Kirchoff's Law

1. Jun 6, 2004

brentd49

I'm having a problem with Kirchoff's law because It seems it can be interpreted 2 ways. Perhaps they both arrive at the same answer, but if you could help me out as to which way to do it or if it matters.
1. the Integral[E*dl]=0, in a closed loop
2. the algebraic sum of the voltages in a closed loop equals zero.

The difference arrises in the sign. For instance, for the Integral[E*dl] going across a voltage source is -V because you are going against the electric field. But for the algebraic sum of voltages you are going to a higher potential so it is +V. Similarly for resitors the electric field (Integral[E*dl]) gives a +V, but for algebraic sum of voltages it is -V because there is a loss in potential.

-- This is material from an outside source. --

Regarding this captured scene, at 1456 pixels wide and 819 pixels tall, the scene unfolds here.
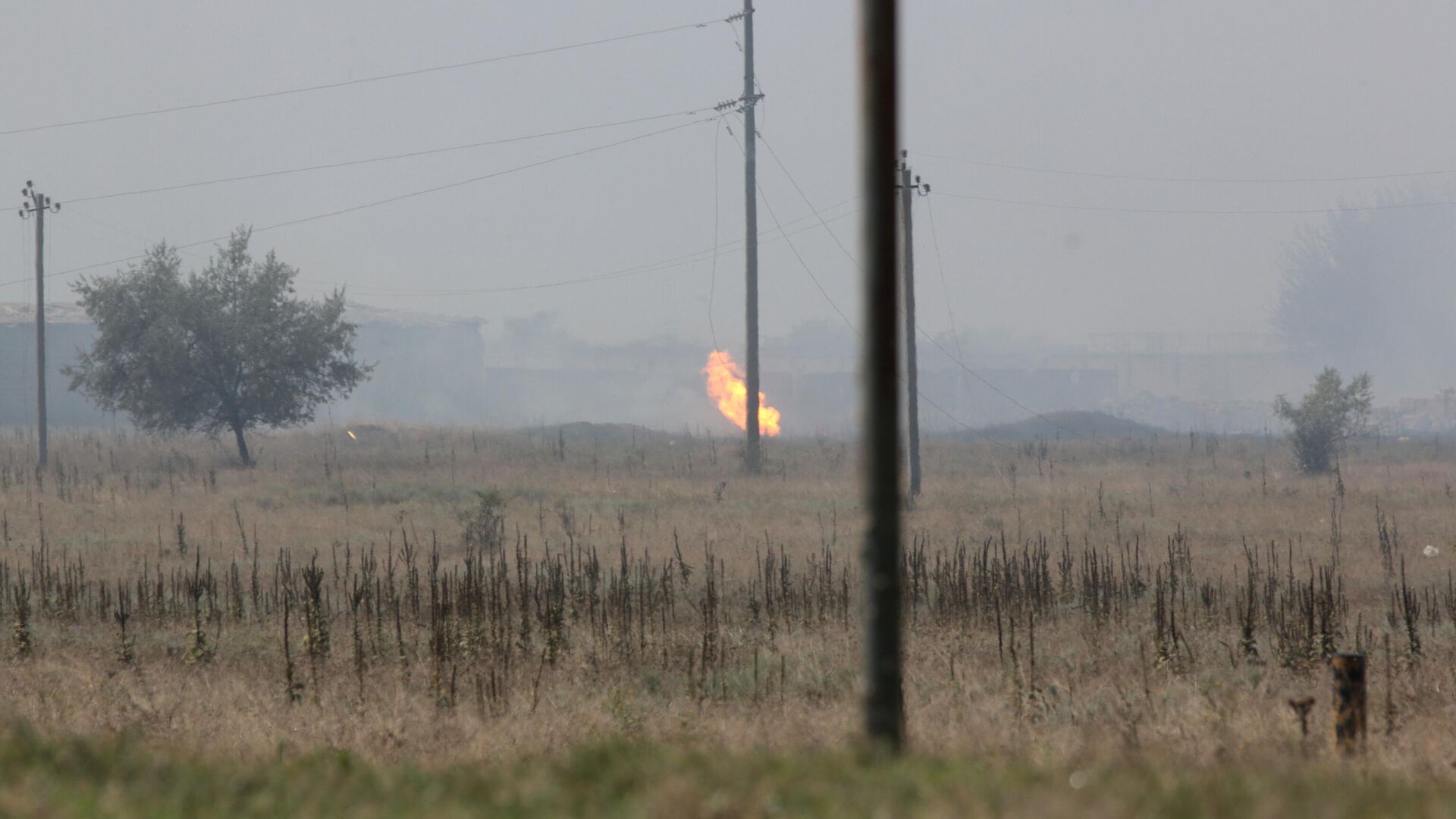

I don't understand I have never heard a explanation for this in my EE circuits class or physics class. What do you think?

2. Jun 6, 2004

baffledMatt

It doesn't matter because in both case the answer is zero. If you want you could write instead:
$$-\oint \underline E . \underline dl = 0$$
which is exactly the same thing and corresponds to the second form you have there.

Matt

3. Jun 6, 2004

turin

I concur with baffledMatt.

I do want to mention, though, that the first form that you have mentioned will lead to a non-trivial violation for high speed circuits. There are various generalizations that will allow it to show up in the second form, but it is better explained by a generalization of the first (called Faraday's Law). If you are an EE undergrad, you may never run into it. I think they give you the criterion for being able to use the circuit theory that you are learning as applying to circuits smaller than about a tenth of a wavelength. This takes care of the low speed approximation.